# [EXTRAIT]
-----

Pour porter cet immense personnage, Kae Tempest trempe généreusement son texte dans la musique - allant jusqu’à adjoindre des partitions à l’édition. Cette option a séduit Pierre Boulben, qui a néanmoins opté pour une variante pour violons et violoncelle, là où Tempest parle et groove urbain.

Sur scène, trois comédiennes et trois musiciennes jouent et se jouent des carcans du drame carcéral.

La parole à Pierre Boulben



Les spectateur-trice-s du Fantasio de Laurent Natrella* vous ont découvert comédien, et très à l’aise aux claviers, à la batterie et à la trompette. Or la musique joue un rôle important dans Inconditionnelles, votre première mise en scène. Est-ce une coïncidence?

-----

# [DONNÉES JOINTES]

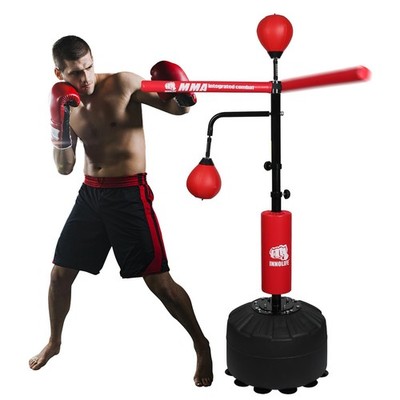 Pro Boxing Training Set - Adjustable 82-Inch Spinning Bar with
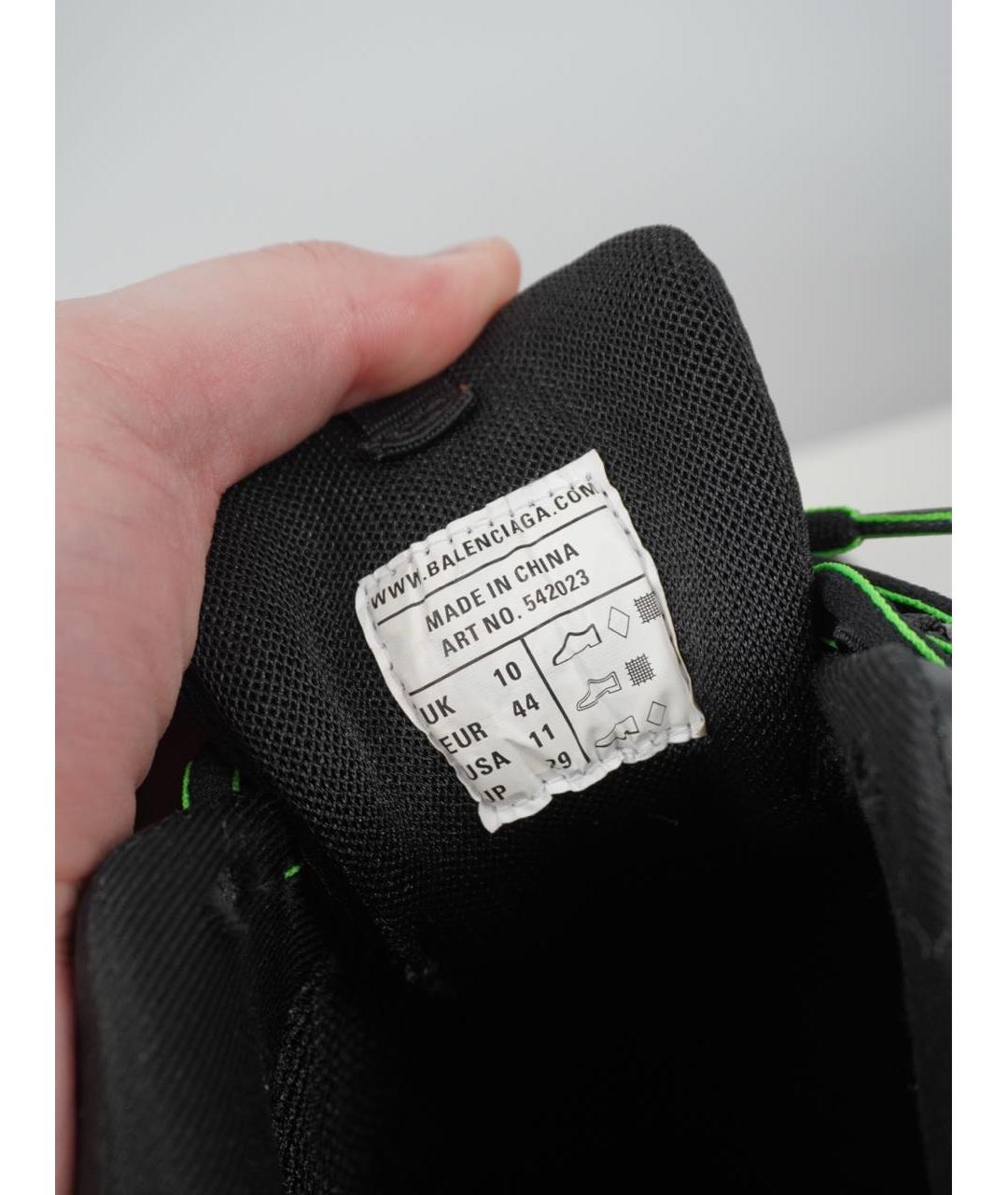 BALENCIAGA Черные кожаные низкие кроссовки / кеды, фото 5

-----

# [CONSIGNES]
- 1) Répondez d'après l'extrait :
(a) Pour quels instruments Pierre Boulben a-t-il choisi une variante ?
(b) Combien de comédiennes jouent sur scène ?
(c) Dans quel spectacle de Laurent Natrella le public a-t-il découvert Pierre Boulben comme comédien ?
- 2) Recopiez l'extrait en commençant aux mots "Pour porter cet" et en vous arrêtant après les mots "Est-ce une coïncidence?".
Le matériel placé après l'extrait est sans rapport avec lui.

# [RÉPONSES]
- 1)
(a) Des violons et un violoncelle.
(b) Trois.
(c) Fantasio.

- 2)
Pour porter cet immense personnage, Kae Tempest trempe généreusement son texte dans la musique - allant jusqu’à adjoindre des partitions à l’édition. Cette option a séduit Pierre Boulben, qui a néanmoins opté pour une variante pour violons et violoncelle, là où Tempest parle et groove urbain.

Sur scène, trois comédiennes et trois musiciennes jouent et se jouent des carcans du drame carcéral.

La parole à Pierre Boulben



Les spectateur-trice-s du Fantasio de Laurent Natrella* vous ont découvert comédien, et très à l’aise aux claviers, à la batterie et à la trompette. Or la musique joue un rôle important dans Inconditionnelles, votre première mise en scène. Est-ce une coïncidence?